To solve the given integral using $u$-substitution, follow these steps:

The integral is:

$\int 2^x \left[1 - 3^x \cdot \text{csch}(6^x)\right] dx$

1. Substitution for simplification: Let $u = 2^x$. Then, the derivative is: $du = 2^x \ln(2) dx \quad \text{or} \quad dx = \frac{du}{u \ln(2)}.$

2. Substitute $2^x = u$ and adjust $dx$ in the integral: [ \int 2^x \left[1 - 3^x \cdot \text{csch}(6^x)\right] dx = \int u \left[1 - 3^x \cdot \text{csch}(6^x)\right] \frac{du}{u \ln(2)}. ]

   Simplify: $\int \frac{u}{\ln(2)} \left[1 - 3^x \cdot \text{csch}(6^x)\right] \frac{du}{u}.$

3. Further substitution: Recognize $3^x$ can be handled with a separate substitution: Let $v = 3^x$, so $dv = 3^x \ln(3) dx$.

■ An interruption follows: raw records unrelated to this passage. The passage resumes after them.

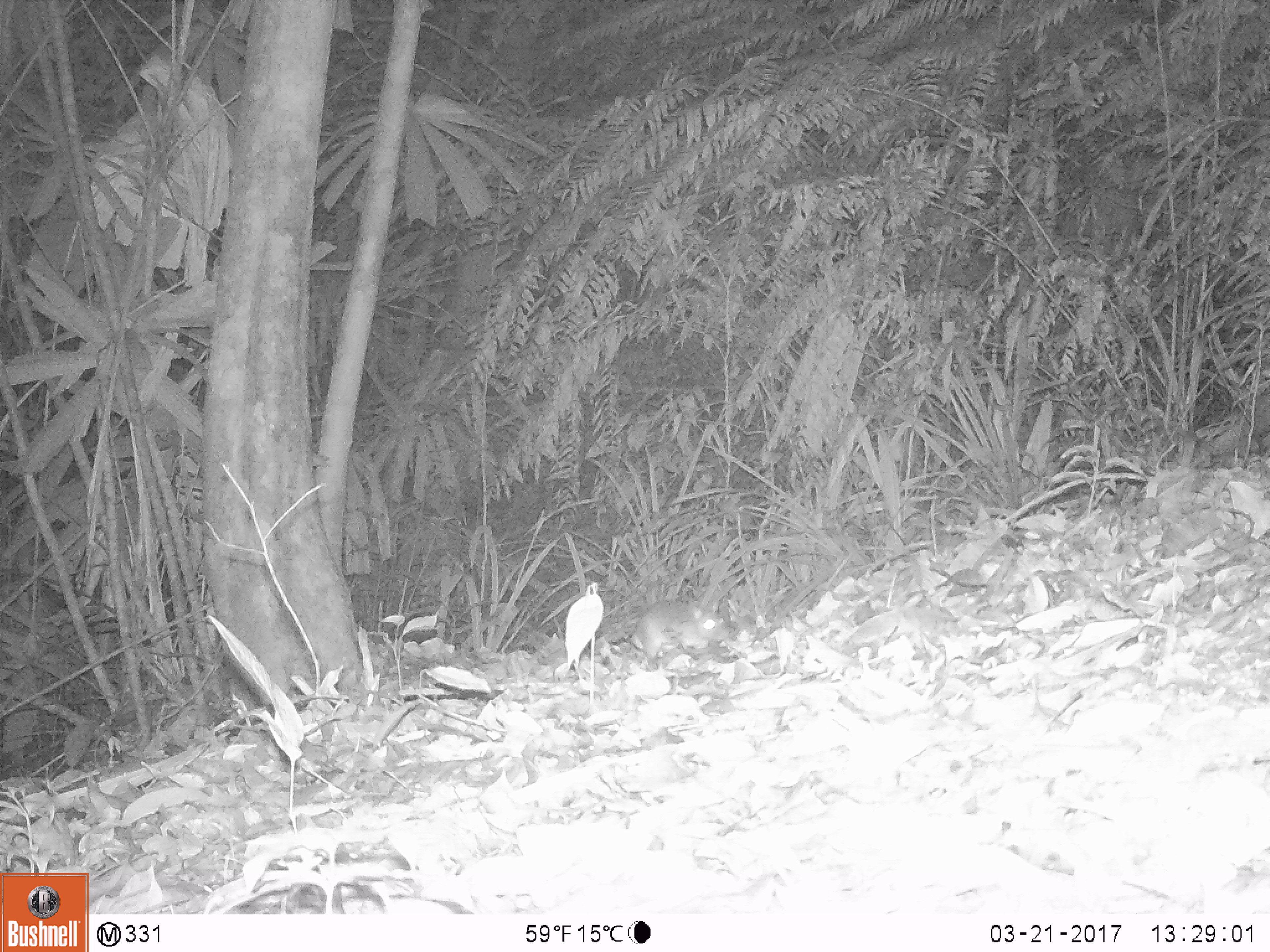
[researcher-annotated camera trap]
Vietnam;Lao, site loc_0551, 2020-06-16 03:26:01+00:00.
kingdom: Animalia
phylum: Chordata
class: Mammalia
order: Rodentia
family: Muridae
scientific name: Muridae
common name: old-world mice and rats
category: unidentified murid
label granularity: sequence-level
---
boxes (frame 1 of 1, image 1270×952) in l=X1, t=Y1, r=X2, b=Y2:
unidentified murid: l=627, t=597, r=727, b=661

   Similarly, $6^x = (2^x \cdot 3^x)$, and this links $u$ and $v$ within the $\text{csch}(6^x)$.

From here, the integration becomes more manageable step by step with the $u$- and $v$-substitutions depending on the part being analyzed.

Would you like detailed substitutions carried through further or clarifications on specific steps?

Related Questions:

1. What is the role of logarithmic differentiation in $u$-substitution?
2. How do hyperbolic trigonometric functions like $\text{csch}(x)$ transform under substitution?
3. Can substitution methods always simplify integrals with exponential terms?
4. How does $u = 2^x$ help link different exponential bases in an integral?
5. What is the importance of recognizing the derivative relationships for substitution?

Tip:

Always ensure that the substitution covers the entire integral (including limits if it's definite) to avoid leaving terms undefined.